A componentized design system is a great way to make sure multiple products are ‘on brand’, but I don’t think that’s the most important reason to use one. What’s more powerful, to me, is the ability to let designers and developers think about UX problems at a higher level. By providing larger legos from which to assemble interfaces, a design system focuses attention on what the user actually needs to do, because the difficult details of low-level interactions have already been taken care of.
Here’s a tip for increasing that particular kind of leverage:
A design system will often have many components that offer the same affordance. A great example is “selecting one item out of a list of possibilities”.
That same action might be afforded by a radio group, a select dropdown, a listbox, a group of toggle buttons, etc.
We tend to think of these components as totally separate entities.
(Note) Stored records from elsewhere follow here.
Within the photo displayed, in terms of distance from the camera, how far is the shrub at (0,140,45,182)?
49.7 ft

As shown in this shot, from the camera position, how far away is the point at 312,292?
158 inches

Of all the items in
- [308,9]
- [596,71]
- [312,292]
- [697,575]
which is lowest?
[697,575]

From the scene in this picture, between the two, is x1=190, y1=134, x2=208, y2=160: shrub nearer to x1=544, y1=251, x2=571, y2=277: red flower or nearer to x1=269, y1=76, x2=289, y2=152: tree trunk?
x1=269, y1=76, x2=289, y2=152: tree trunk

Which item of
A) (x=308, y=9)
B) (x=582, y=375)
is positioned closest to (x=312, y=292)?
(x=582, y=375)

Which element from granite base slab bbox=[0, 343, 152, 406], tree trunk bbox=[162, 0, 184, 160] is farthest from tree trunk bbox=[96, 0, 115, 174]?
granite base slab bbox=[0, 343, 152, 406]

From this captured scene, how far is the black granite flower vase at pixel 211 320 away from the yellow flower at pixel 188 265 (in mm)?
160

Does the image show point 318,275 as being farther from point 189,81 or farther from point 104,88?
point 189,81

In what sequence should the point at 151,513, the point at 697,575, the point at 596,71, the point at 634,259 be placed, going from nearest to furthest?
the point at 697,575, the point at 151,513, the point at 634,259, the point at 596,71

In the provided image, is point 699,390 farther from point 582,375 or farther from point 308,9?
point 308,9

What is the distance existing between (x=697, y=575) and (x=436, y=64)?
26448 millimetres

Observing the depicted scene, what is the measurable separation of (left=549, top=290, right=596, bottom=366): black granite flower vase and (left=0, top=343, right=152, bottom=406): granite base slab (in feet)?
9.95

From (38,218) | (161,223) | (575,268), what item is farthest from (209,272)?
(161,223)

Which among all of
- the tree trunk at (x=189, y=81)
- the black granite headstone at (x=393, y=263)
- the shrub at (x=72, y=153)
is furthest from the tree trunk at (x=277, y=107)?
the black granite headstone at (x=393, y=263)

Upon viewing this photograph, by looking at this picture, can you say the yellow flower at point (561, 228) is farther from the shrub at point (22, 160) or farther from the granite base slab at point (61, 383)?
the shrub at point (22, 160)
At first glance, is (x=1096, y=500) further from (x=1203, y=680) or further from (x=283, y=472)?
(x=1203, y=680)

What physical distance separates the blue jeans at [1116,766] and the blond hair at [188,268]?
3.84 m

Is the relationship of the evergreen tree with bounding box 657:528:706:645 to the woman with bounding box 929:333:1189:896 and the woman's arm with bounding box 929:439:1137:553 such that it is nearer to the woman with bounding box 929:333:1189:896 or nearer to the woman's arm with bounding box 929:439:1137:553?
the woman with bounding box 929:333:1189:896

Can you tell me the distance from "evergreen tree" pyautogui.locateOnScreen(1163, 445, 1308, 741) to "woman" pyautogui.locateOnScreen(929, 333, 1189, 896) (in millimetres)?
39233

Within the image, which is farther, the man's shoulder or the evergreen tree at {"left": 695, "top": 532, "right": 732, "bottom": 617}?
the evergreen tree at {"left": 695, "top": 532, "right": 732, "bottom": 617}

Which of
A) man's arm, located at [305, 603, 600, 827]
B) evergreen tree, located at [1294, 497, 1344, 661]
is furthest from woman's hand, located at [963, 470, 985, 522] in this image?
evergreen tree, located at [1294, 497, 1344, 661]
That makes intuitive sense: they present themselves very differently, the implementations are very different, the accessibility implications are very different.
But really, they are asking the user to make the same kind of decision; and the reasons for using one over another are pretty fluid.
Take a moment to checkout the big, complicated decision matrix at the bottom of this Nielson Norman Group post. That’s just for deciding between a dropdown and a listbox! And many of the criteria might change over time — you have 5 or fewer options now, but in a year you might have 12.
I want to make the case that, rather than organizing your design system by appearance, you should organize it by affordance.
For each affordance, make a parent component that delegates to the various guises that affordance can take, and name it after the user action, rather than some detail of the implementation:
<pick-one [options]="options" appearance="native-dropdown" (change)="setOption($event)"> </pick-one> // instead of <dropdown [options]="options" (change)="setOption($event)"> </dropdown>
This not only makes it easy to change your mind about how to present that affordance as your needs change, it also makes it easy to be more creatively responsive. A custom dropdown might look much nicer on desktop, but be harder to use than the native option on mobile; a set of toggles that fit nicely on a large screen might need to collapse to a listbox on a small screen. When you’re just asking “what’s the best way to a user to pick among options”, you can make better choices than if you’re asking “how can I make this dropdown work on mobile?”
But most important of all, this lets your code describe what it does for the user — which is a huge conceptual win. When you sketch a box into your wireframe, you can label it ‘pick one’ and worry about the most appropriate presentation later. That lets you ocus more on the UX of your UX, and leave the UI details to be determined in the prototype.
You could even let the component enforce your chosen best practices. That Nielson Norman post suggests 5 items or fewer should all be simultaneously visible, while more than that might be better tucked away into some kind of disclosure. If you really want your design system to free you from low-level UI decisions, make that happen automatically! Any decisions based on quantity, length, and other measurable properties could be automated entirely, handle dynamic data gracefully, and free designers and developers to think about user needs at a higher, more abstract level — which is what I think a component system is meant to do.